Sınıf boşaldığında sıramdan uyuşuk tavırlarla kalktım ve masamın üstündeki defteri kavrayıp çantama yerleştirdim. O esnada defterin arasından dörde katlanmış beyaz bir A4 kağıdı süzülerek yere düştü. Kaşlarım şaşkınlıkla havalanırken boş olduğunu bilmeme rağmen etrafa bakındım. Daha sonra dizlerimi kırıp yere eğildim ve yerdeki kağıdı parmak uçlarımla kavradım. Bunun bana ait olmadığı gün gibi ortadaydı fakat benim defterimin arasından düşmüş olması bende tedirginlikle harmanlaşmış bir merak uyandırıyordu. Kağıdı kucağıma çekip açtığım esnada tok, erkeksi bir sesin ismimi telaffuzuyla başımı kapıya çevirdim. Onun yeşil gözleri de çok geçmeden benimkileri bulmuştu. Gülümsedi. Bu çocuk neden bana bu denli sevecendi? Kaşlarım istemsizce çatıldığında ayaklarımın üzerinde doğruldum.
" Bugün biraz erken çıkmam gerek dersanede sınavım var. Sorun olmaz değil mi? "
Dediğinde kirpiklerimi kırpıştırdım ve artık bir tepki vermem gerektiğinin farkındalığıyla başımı iki yana salladım.
" Ah, hayır hayır. Sen git. Ben tek hallederim bugün. Zaten dün sen yapmıştın. "
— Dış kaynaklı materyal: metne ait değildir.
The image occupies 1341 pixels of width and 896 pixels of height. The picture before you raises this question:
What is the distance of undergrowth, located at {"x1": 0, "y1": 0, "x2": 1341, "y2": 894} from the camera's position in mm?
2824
Sesim titremişti. Lanet ettim. Yabancılarla konuşmaya bir türlü alışamıyordum.
" Emin misin? "
Başımı sallamakla yetindim. Bana kocaman samimi olduğuna inandığım bir tebessüm armağan ederken sınıftan çıktı.
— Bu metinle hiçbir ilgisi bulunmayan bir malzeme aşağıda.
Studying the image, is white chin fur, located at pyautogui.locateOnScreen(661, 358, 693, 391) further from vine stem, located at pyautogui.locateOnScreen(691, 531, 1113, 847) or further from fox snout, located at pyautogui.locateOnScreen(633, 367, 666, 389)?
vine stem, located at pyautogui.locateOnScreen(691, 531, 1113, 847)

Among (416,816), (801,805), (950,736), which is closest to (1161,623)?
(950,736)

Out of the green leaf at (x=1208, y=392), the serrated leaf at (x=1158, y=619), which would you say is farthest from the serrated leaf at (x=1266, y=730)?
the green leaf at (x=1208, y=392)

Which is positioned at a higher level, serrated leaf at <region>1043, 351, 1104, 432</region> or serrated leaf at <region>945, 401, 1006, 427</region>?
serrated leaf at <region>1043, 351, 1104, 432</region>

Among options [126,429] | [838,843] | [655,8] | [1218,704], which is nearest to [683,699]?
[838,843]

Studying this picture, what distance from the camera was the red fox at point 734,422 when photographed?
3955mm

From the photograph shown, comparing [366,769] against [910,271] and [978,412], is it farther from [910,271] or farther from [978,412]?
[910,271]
" Peki öyleyse, görüşürüz."
Sessiz kaldım. Ve elimdeki kağıdın varlığını unutup çantama uzandım.

***

Laboratuarın kapısından içeriye girdiğimde gözlerim şaşkınlıkla açıldı. İçeriden buram buram çamaşır suyu kokusu geliyordu. Hademelerin buraya girmesi yasak olduğuna göre.. mutfaktan gelen tıkırtılar dikkatimi o tarafa çekerken içeride yalnız olmadığımı fark ettim. Omzumdan düşen çantayı yeniden olması gereken yere çekerken mutfağa doğru adımlamaya başlamıştım. Aralık kapıdan içeriye süzüldüğümde uzun bedeni karşıladı beni. Altındaki siyah kumaş pantolon sinir bozucu derecede ütülüydü. Gözlerimi üstündeki bordo okul hırkasına kaldırdığımda eline geçirmiş olduğu sarı eldivenlere kaydı bakışlarım ve dudaklarımın arasından ismi döküldü.
" Hazar? "
Başını omzunun üstünden bana çevirdiğinde gülümsedi ve açıklama bekleyen bakışlarıma ithafen konuştu.
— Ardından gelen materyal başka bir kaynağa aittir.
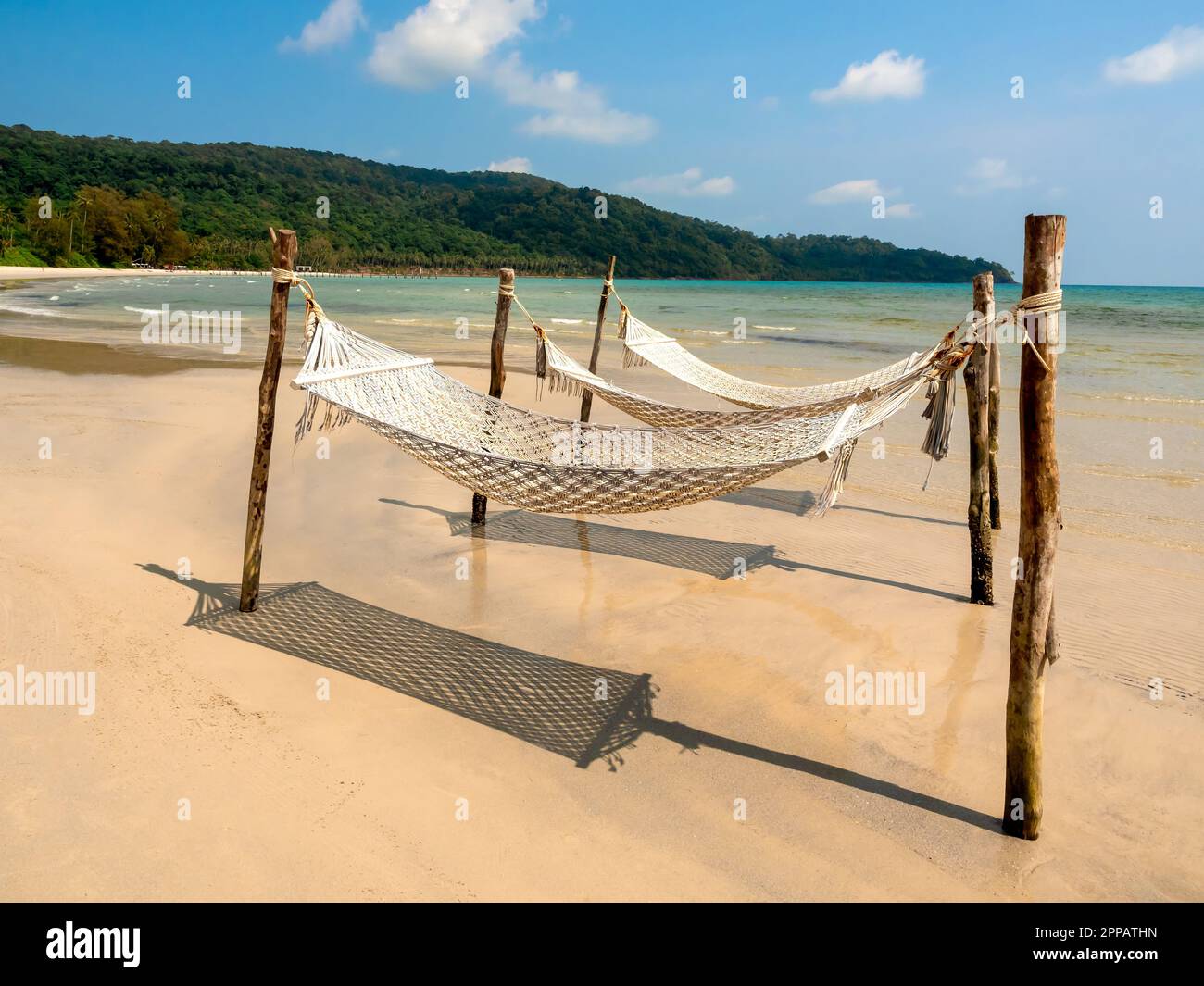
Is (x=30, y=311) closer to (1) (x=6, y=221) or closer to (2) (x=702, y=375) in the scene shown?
(2) (x=702, y=375)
" Bugün tek başına temizleyeceğini söylemiştin. Ben de yardıma geldim. "
Kirpiklerimi şaşkınlıkla kırpıştırırken kekeledim.
" A-ama sen her yeri temizlemişsin bile. "
Omuz silkerken yeniden önüne dönmüştü. Ona doğru birkaç adım attım.
" Bırak ben devam edeyim. "
" Bitti zaten son bir titrasyon tüpü kaldı. "
Sessiz kaldım. İçimde bir yerlerde yeniden filizlenen umutlar vardı ve bu sinirimi bozuyordu. Umutlanmak istemiyordum. Hazar'la eskisi gibi yakın olmak düşüncesinden oldukça uzaktaydım. Ve o düşünceye doğru süzülmek istemiyordum. Dünkü tavrını anımsattım kendime hemen. Bugünkü kibarlığı geçici diye fısıldadı iç sesim. Sessizce kabullendim.

***
Arabayı okulun sokağından çıkarttığında eli teybe gitti ve Evgeny Grinko'nun Noir adlı parçasını açtı. Bu parçayı severdim. Akıp giden zamana karşı yerimde nasıl saydığımı fark ettirirdi bana. İçimden bir ürperti geçti.
" Hastaneye gidelim. Şu randevu saatini ayarlayalım. "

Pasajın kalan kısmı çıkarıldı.